Last but not least, variability in the abdominal vasculature has a high relevance in the preoperative assessment due to altered anatomy, which should be known by surgeons, interventional and diagnostics radiologists [3,6,8]. The occurrence of vascular variants should also be considered before renal transplantation as it might carry the risk of some iatrogenic complications. Anatomical variants and vascular anomalies are usually detected by Multidetector Computed Tomography (MDCT) angiography ordered before surgical/endovascular intervention, which seems to be a suitable imaging technique for the purpose of preoperative diagnostics. Additionally, three dimensional reconstructions might be helpful in visualising to the full extent altered anatomical conditions and planning surgical/intravascular treatment.
In literature, case reports may be found of various vascular variants and anomalies of different arteries, including major branches of the aorta [3-5]. Some of them appear more frequently than others, for instance the diverse branching patterns of the CT. Variants of the origin of the CT, SMA and RA are considered less frequent – in literature they have only appeared in several studies and case reports.
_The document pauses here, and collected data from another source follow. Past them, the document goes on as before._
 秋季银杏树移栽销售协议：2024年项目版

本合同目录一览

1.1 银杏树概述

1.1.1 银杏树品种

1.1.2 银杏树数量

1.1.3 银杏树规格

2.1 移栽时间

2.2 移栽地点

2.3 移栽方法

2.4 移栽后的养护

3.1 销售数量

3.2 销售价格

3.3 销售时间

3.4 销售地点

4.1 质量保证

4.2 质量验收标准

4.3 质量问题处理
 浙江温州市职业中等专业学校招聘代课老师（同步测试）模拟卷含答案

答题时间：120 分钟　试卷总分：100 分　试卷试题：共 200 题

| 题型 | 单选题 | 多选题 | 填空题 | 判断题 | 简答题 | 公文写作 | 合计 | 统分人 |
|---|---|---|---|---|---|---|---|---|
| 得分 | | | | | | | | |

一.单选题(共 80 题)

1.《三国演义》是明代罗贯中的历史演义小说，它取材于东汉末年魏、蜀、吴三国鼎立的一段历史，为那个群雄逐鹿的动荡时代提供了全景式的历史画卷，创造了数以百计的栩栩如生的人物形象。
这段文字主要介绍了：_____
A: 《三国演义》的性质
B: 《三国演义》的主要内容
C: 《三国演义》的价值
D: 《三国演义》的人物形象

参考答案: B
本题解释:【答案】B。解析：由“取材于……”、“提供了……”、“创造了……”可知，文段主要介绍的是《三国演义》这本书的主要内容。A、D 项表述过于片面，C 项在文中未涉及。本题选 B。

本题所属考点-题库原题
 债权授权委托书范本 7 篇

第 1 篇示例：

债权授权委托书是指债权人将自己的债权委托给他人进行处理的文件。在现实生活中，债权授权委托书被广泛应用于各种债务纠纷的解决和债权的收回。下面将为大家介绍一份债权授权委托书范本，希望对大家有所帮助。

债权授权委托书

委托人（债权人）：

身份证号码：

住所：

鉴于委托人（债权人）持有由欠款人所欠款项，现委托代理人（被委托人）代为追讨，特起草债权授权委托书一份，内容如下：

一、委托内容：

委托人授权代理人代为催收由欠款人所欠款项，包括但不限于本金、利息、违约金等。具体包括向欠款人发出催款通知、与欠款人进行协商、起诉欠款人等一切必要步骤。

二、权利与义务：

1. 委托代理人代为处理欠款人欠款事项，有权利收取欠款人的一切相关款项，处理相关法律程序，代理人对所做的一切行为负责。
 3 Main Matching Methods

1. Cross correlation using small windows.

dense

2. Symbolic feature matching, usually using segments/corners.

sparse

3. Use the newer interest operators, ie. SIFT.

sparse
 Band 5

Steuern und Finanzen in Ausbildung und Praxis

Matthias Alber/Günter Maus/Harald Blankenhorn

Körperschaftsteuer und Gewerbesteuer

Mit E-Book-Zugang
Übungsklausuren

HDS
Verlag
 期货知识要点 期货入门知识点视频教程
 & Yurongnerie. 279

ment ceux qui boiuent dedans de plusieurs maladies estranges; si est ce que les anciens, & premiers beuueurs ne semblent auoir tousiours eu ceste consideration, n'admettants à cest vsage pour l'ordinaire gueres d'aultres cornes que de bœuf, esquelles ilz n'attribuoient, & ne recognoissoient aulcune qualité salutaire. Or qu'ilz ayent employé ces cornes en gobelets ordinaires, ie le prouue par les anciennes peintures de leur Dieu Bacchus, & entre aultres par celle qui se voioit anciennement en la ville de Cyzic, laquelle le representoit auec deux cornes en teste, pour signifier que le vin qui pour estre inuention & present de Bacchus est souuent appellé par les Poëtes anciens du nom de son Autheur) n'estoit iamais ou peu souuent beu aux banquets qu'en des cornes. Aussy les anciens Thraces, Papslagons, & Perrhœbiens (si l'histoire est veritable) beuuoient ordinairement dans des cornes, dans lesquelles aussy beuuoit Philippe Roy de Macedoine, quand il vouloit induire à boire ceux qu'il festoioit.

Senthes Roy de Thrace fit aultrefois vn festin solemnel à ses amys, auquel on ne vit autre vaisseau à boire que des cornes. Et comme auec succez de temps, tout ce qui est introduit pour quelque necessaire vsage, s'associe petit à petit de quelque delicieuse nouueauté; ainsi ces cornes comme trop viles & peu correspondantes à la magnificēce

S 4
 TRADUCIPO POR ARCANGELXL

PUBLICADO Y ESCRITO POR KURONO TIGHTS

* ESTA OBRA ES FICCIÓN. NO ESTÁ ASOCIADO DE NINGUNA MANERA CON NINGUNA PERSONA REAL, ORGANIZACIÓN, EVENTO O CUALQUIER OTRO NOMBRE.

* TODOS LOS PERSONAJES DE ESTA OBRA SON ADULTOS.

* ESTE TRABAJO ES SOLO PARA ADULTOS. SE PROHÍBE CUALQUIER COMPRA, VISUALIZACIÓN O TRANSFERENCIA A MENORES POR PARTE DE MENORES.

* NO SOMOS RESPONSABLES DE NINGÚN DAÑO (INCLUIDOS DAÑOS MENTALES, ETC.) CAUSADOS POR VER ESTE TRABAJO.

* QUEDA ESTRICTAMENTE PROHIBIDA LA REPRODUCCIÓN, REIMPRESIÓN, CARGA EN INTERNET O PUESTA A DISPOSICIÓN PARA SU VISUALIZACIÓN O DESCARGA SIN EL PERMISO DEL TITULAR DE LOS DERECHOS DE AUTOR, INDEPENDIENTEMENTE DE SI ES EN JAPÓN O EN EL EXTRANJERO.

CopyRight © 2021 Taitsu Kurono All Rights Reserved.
The authors present a unique case of thoracic origin of the main abdominal arteries, in which all three arteries emerged from the thoracic aorta. In previous literature, thoracic origin of the CT, SMA and RA has been reported but only in reference to one of them. Interestingly, there has never been a case of bilateral RA emerging from the TA either. Although rare, anatomical variants of the abdominal arteries – especially these particularly uncommon – should be reported and described in medical literature to promote knowledge about them among medical specialists. In conclusion, imaging techniques, preferably CTA as a convenient and time-saving method, should be considered a necessity in the diagnostic process or preoperative evaluation before vascular interventions and organ transplantation.